Five US journalists are required to finger the sources who leaked details about a scientist under scrutiny in the 2001 anthrax attacks, a federal judge said Monday.
Once again the first amendment comes under attack. When freedom of the press may be sacrificed, it shows contempt for the US Bill of Rights. So what else is new?
Wire services reported that U.S. District Judge Reggie B. Walton ordered the reporters to cooperate with Steven J. Hatfill, who has accused the Justice Department and FBI of violating the federal Privacy Act by giving the media information about an FBI investigation of him.
The reporters named are Michael Isikoff and Daniel Klaidman of Newsweek, Allan Lengel of The Washington Post, Toni Locy, formerly of USA Today, and James Stewart, formerly of CBS News.
Walton denied Hatfill's request to demand information from the media companies ABC, The Washington Post, Newsweek, CBS, The Associated Press, The Baltimore Sun and The New York Times.
Hatfill's attorneys want the reporters to reveal the identities of law enforcement officials who were cited anonymously in articles about the investigation. The journalists gave depositions under a court order but refused to reveal their sources, arguing that the First Amendment and a federal common-law privilege shield them from having to disclose the names.
Walton disagreed. He said District of Columbia federal courts have historically denied a common-law reporter's privilege and said he would not "bring into being such a privilege."
Creating such a privilege in this case would have the "perverse effect" of handicapping a plaintiff whose good name was destroyed by government leaks, Walton said. The reporters' fear that testifying would chill the flow of information, Walton said, is outweighed by the Privacy Act lawsuit.
Five people were killed and 17 sickened by anthrax that was mailed to lawmakers on Capitol Hill and members of the news media in New York and Florida just weeks after the Sept. 11, 2001, terrorist attacks.
Hatfill, who worked at the Army's infectious diseases laboratory at Fort Detrick, Md., from 1997 to 1999, was publicly identified as "a person of interest" in the investigation by then-Attorney General John Ashcroft.
The case remains unsolved six years later.
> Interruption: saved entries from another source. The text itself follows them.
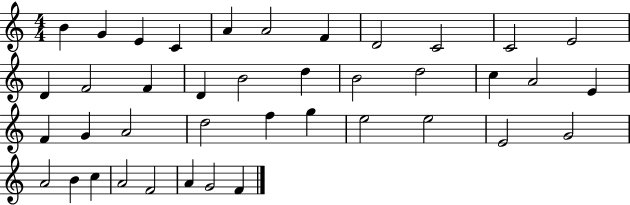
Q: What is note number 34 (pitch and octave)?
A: B4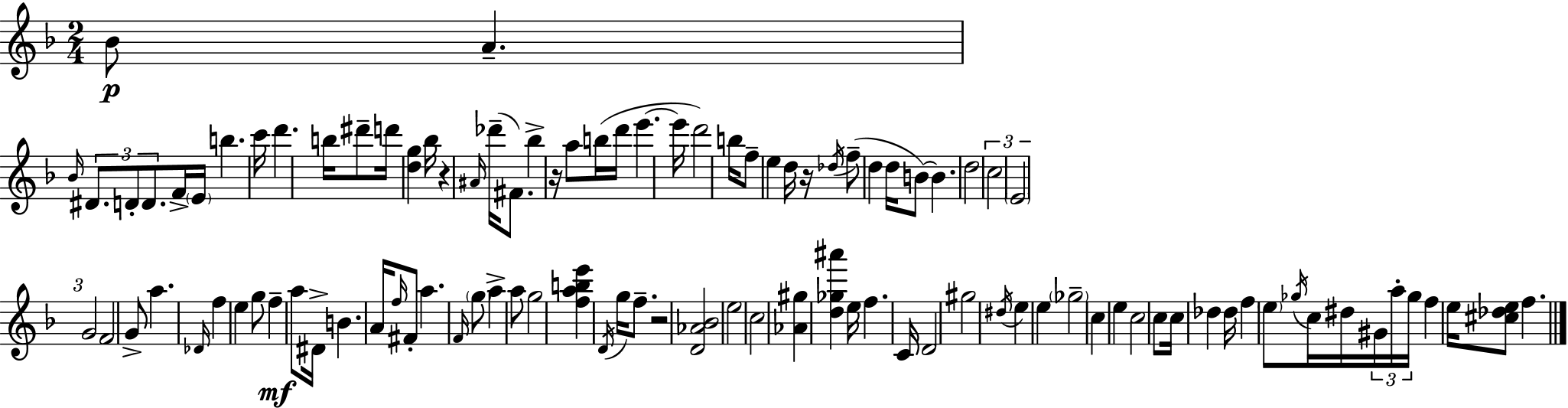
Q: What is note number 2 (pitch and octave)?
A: A4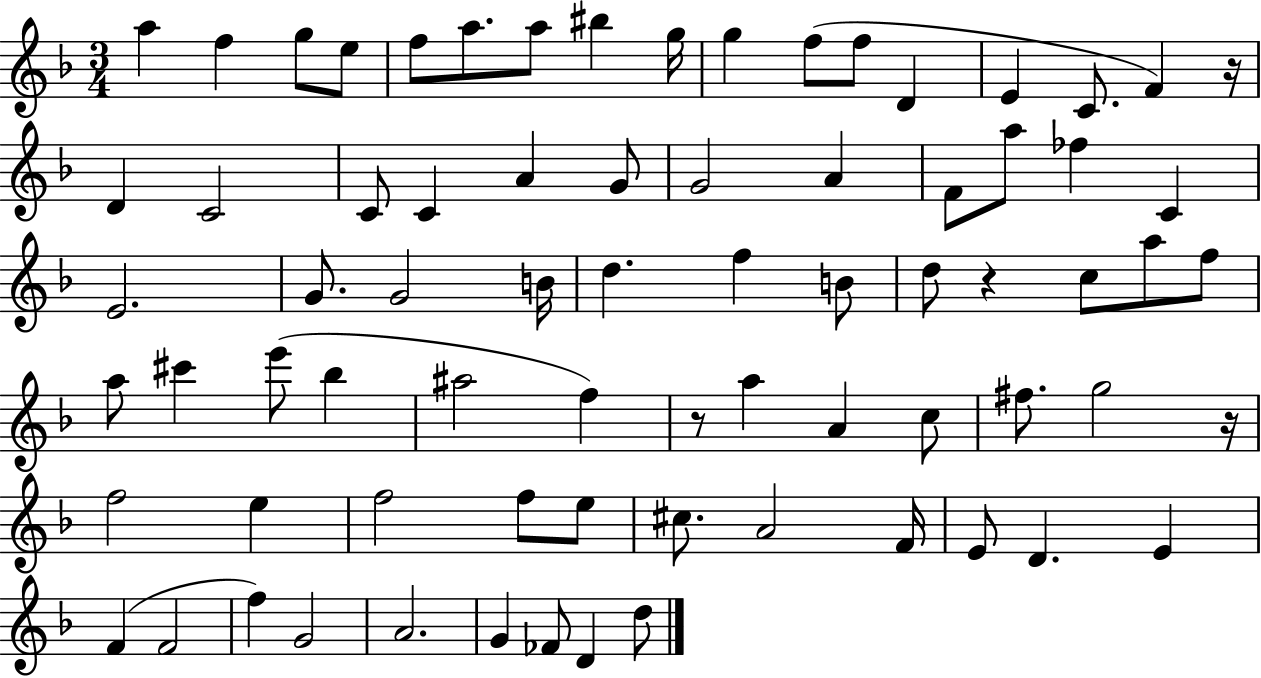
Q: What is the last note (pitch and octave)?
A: D5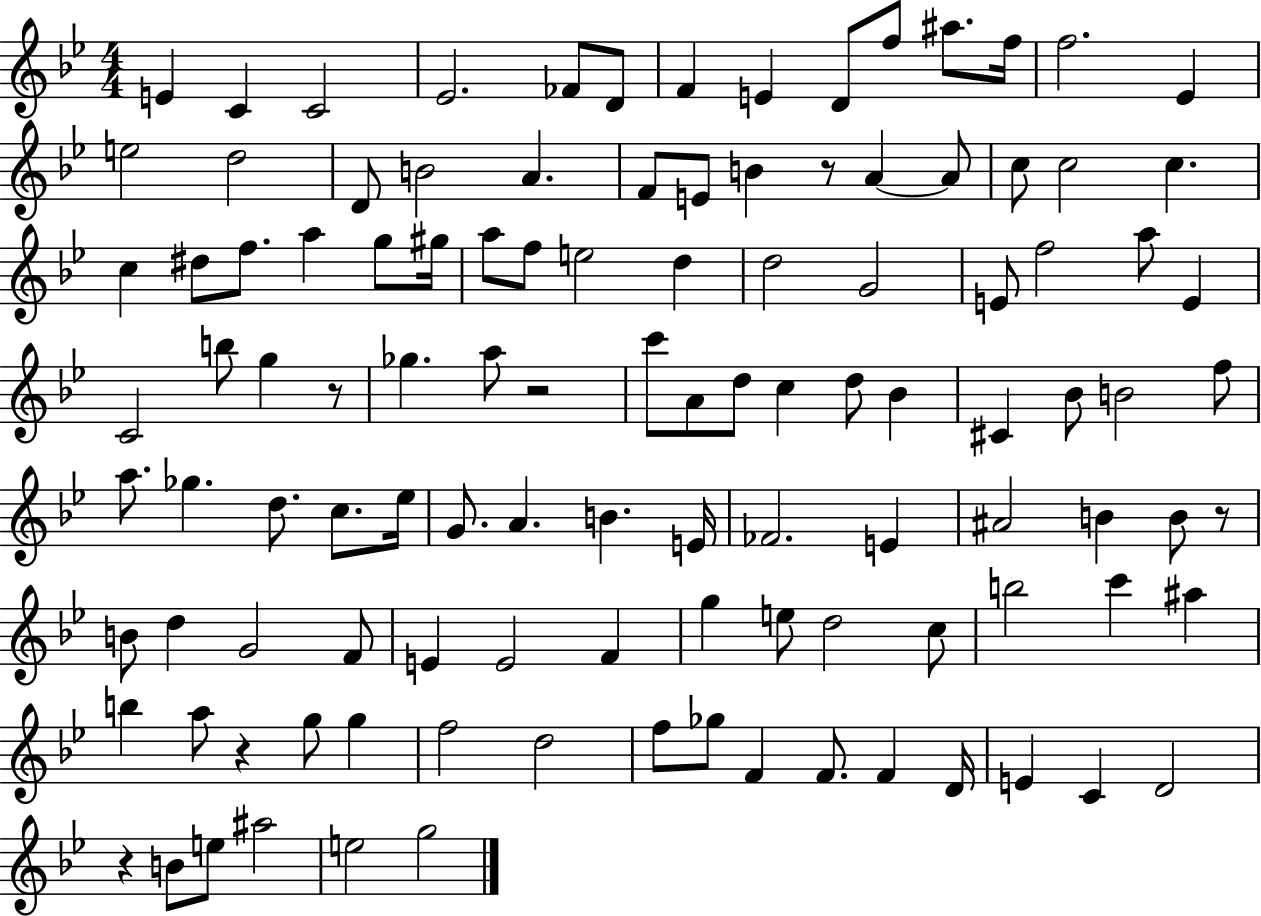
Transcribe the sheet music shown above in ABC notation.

X:1
T:Untitled
M:4/4
L:1/4
K:Bb
E C C2 _E2 _F/2 D/2 F E D/2 f/2 ^a/2 f/4 f2 _E e2 d2 D/2 B2 A F/2 E/2 B z/2 A A/2 c/2 c2 c c ^d/2 f/2 a g/2 ^g/4 a/2 f/2 e2 d d2 G2 E/2 f2 a/2 E C2 b/2 g z/2 _g a/2 z2 c'/2 A/2 d/2 c d/2 _B ^C _B/2 B2 f/2 a/2 _g d/2 c/2 _e/4 G/2 A B E/4 _F2 E ^A2 B B/2 z/2 B/2 d G2 F/2 E E2 F g e/2 d2 c/2 b2 c' ^a b a/2 z g/2 g f2 d2 f/2 _g/2 F F/2 F D/4 E C D2 z B/2 e/2 ^a2 e2 g2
Francis Boyle, a bio-terrorism expert who worked with the Bush administration, contends that the anthrax scare, which heightened terror after the 9/11 attacks, was likely an inside job to push through the passage of the Patriot Act.
The NY Times adds:
The reporters are not defendants in the suit but are likely to face contempt sanctions if they fail to comply with Judge Walton's order.
In April, Judge Walton referred the parties to mediation in an effort to settle the case. A separate lawsuit by Dr. Hatfill against The New York Times, claiming that columns by Nicholas D. Kristof had defamed him, was dismissed by a federal judge in Virginia in January. Dr. Hatfill has appealed.
Last year, the government and five news organizations, including The Times, paid Wen Ho Lee, an atomic scientist once suspected of espionage, $1,645,000 to settle what Judge Walton, in his decision yesterday, called a "strikingly similar" case.